EXTRACTED TEXT
How MSF is fighting COVID-19 in Lebanon
In the Bekaa Valley, the MSF hospital in Bar Elias continues treating COVID-19 patients and the hospital’s ICU beds are fully occupied. MSF still supports the ICU ward in Elias Hraoui Governmental Hospital in Zahle with triage and screening for children. Children with suspected COVID-19 are screened in a designated area and receive appropriate care until their results are known. If positive, children are transferred to COVID-19 referral hospitals or to isolation centers, in collaboration with partners.
In Siblin, in southern Lebanon, we partnered with UNRWA 2021 (UN Relief and Works Agency for Palestinian Refugees) in a training center that has been converted into a COVID-19 isolation site. We will end our support at the end of April, but the center will remain open.
MSF’s medical response team continues to support the Ministry of Public Health in its COVID-19 testing strategy across Lebanon.
On March 19 MSF, in collaboration with the MoPH, began vaccinating elderly people and health care workers in nursing homes. We provide the personnel to vaccinate these groups, as per MoPH priority criteria, and we are supplied with vaccines through the MoPH.
In parallel, MSF is conducting health education sessions that include informative about COVID-19 vaccination and the ways to register to get vaccinated.
In a year marked by mass antigovernment protests across Lebanon, Doctors Without Borders/Médecins Sans Frontières continued to provide general and specialist health care to host, migrant, and refugee communities.
The demonstrations that took place in 2019 were the largest in terms of numbers, geographical spread, and diversity for decades. Thousands of people protested against the sectarian Lebanese political system, which fueled years of institutional corruption, leading to a stagnant economy, unemployment, and limited access to basic services such as electricity and clean water. The economic instability and political deadlock led to rapid inflation. As a result, living conditions deteriorated and health costs increased, affecting the most vulnerable fringes of society, whether Lebanese, migrants, or refugees.
In Lebanon, the health system is highly privatized and fragmented, and free medical services are almost non-existent. Ensuring free access to high-quality general and specialist health care has been MSF’s main objective since 2008. Learn how you can best help in Lebanon and other countries.
In Bekaa Valley, an area with a dense Syrian refugee population, we run general health care services in Arsal, Hermel, Baalbek and Majdal Anjar clinics. We treat chronic non-communicable diseases and provide mental health support and sexual and reproductive health care services, with a focus on mother and child health in Madjal Anjar and Arsal. In 2019, MSF partnered with the Ministry of Public Health to implement part of its national mental health strategy by extending World Health Organization (WHO) Mental Health Gap Action Program activities to our Hermel and Arsal clinics. The program, known as mhGAP, aims to guarantee access to treatment for mental health disorders to more people, with general practitioners supervised and supported by psychiatrists.

PROBLEMS TO WORK ON
**A)** Answer these questions using the text on MSF in Lebanon:
(i) On what date did MSF begin vaccinating elderly people and health care workers in nursing homes?
(ii) Since what year has ensuring free access to general and specialist health care been MSF's main objective in Lebanon?
(iii) To which two clinics did MSF extend mhGAP activities in 2019?
**B)** Using the text on MSF in Lebanon, explain why living conditions deteriorated and health costs increased.
**C)** Write the next part of the text on MSF in Lebanon, picking up after its final sentence.

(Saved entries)
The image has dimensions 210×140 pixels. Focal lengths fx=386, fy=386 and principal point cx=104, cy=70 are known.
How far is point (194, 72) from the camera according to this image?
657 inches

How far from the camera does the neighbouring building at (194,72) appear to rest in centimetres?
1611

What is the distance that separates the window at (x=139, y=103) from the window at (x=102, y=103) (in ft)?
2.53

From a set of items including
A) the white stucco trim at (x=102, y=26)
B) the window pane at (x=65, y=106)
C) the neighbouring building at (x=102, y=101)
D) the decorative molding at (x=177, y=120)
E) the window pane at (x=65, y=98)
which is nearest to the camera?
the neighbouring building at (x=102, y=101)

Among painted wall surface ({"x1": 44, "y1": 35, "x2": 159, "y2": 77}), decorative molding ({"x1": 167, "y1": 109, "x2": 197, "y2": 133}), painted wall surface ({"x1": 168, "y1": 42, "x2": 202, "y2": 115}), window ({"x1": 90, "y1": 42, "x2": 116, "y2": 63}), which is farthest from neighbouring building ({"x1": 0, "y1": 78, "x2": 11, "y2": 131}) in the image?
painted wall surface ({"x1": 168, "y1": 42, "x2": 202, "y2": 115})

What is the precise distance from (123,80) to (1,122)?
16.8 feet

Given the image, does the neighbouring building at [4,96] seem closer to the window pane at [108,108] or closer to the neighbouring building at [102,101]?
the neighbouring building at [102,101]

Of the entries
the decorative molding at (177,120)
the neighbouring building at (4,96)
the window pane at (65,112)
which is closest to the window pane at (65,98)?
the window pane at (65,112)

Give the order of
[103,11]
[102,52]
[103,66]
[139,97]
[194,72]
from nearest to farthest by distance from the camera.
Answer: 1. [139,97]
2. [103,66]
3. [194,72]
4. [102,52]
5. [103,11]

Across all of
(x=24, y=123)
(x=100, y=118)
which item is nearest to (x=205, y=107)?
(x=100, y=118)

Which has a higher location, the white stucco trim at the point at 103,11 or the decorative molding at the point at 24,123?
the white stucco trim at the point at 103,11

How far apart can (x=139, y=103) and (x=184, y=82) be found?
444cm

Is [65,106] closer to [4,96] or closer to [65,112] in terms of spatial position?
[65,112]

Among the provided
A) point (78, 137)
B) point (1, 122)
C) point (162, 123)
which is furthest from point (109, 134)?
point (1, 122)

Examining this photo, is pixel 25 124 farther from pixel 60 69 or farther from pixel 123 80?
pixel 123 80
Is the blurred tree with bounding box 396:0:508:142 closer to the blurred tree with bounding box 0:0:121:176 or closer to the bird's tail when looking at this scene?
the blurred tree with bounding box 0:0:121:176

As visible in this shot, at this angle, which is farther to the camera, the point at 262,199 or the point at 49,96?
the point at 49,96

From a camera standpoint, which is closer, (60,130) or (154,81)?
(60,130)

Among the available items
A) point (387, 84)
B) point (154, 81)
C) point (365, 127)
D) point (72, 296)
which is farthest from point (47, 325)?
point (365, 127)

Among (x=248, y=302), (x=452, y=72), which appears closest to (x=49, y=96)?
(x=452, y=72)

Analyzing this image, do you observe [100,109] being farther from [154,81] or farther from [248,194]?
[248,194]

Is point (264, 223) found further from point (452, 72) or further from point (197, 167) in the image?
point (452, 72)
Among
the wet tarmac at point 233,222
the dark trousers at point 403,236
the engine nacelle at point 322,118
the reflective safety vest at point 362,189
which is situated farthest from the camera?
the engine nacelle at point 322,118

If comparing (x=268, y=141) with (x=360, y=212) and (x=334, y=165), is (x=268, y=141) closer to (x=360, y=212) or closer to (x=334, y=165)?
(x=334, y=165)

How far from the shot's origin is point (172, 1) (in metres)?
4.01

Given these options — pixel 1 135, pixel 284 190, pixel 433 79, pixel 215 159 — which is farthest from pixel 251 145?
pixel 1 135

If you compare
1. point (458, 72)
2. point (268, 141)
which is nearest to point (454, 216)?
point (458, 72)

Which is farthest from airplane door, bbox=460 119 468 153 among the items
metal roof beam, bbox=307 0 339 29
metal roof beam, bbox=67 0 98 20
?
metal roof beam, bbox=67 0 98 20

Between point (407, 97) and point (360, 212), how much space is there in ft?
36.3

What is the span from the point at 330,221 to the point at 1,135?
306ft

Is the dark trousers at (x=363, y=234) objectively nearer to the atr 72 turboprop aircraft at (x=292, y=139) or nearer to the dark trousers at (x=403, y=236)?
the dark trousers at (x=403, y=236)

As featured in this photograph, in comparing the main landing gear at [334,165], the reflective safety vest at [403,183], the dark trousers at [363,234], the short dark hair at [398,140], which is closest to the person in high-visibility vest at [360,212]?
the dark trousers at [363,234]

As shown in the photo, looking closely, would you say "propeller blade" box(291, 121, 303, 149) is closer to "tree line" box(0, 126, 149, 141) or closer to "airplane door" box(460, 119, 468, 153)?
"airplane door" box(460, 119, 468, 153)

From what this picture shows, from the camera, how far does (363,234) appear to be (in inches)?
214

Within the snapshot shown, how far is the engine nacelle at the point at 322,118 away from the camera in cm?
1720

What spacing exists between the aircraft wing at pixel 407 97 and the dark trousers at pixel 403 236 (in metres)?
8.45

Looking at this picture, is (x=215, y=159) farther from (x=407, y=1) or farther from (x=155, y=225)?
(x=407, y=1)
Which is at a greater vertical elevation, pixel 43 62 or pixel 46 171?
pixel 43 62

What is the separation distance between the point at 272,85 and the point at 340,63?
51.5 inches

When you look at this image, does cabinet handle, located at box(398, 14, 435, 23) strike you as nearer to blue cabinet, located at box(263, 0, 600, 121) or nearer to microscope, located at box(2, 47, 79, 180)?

RESULTS OF THE EXERCISE
**A)**
(i) March 19
(ii) 2008
(iii) Hermel and Arsal

**B)** The sectarian political system fueled years of institutional corruption, which led to a stagnant economy, unemployment and limited access to basic services. Economic instability and political deadlock then caused rapid inflation, and as a result living conditions deteriorated and health costs increased.

**C)**
We also run a specialized pediatrics program in Zahle that includes emergency consultations, pediatric intensive care and treatment for thalassemia at Elias Hraoui governmental hospital. In Bar Elias, we provide care for severe wounds, with a focus on burns patients, and essential elective surgery for adults and children.
North Lebanon and Akkar
In Wadi Khaled, we offer general health care for vulnerable local communities, including mental health support, treatment for chronic non-communicable diseases, and pediatrics.
Our teams in Tripoli and Al-Abdeh continue to provide treatment for chronic noncommunicable diseases, family planning services and mental health care. As in Bekaa, we are partnering with the Ministry of Public Health to implement the WHO mhGAP program.
In 2019, we initiated new operational research to test the feasibility of using a fixed-dose combination medication for patients with cardiovascular disease, particularly those living in a refugee setting. Please donate to support our work in Lebanon and other countries around the world now.
Our services in South Beirut include sexual and reproductive health care, treatment for chronic non-communicable diseases and mental health consultations, in Shatila refugee camp and at our family clinic in Burj Barajneh camp. We also offer maternity services in our birth center in Rafik Hariri University hospital.
Our team in Ein Al-Hilweh, one of the most populated Palestinian refugee camps, operate a home-based care program for patients with chronic non-communicable diseases and support medical personnel in the camp with emergency response training to enable them to stabilize patients with violence-related injuries.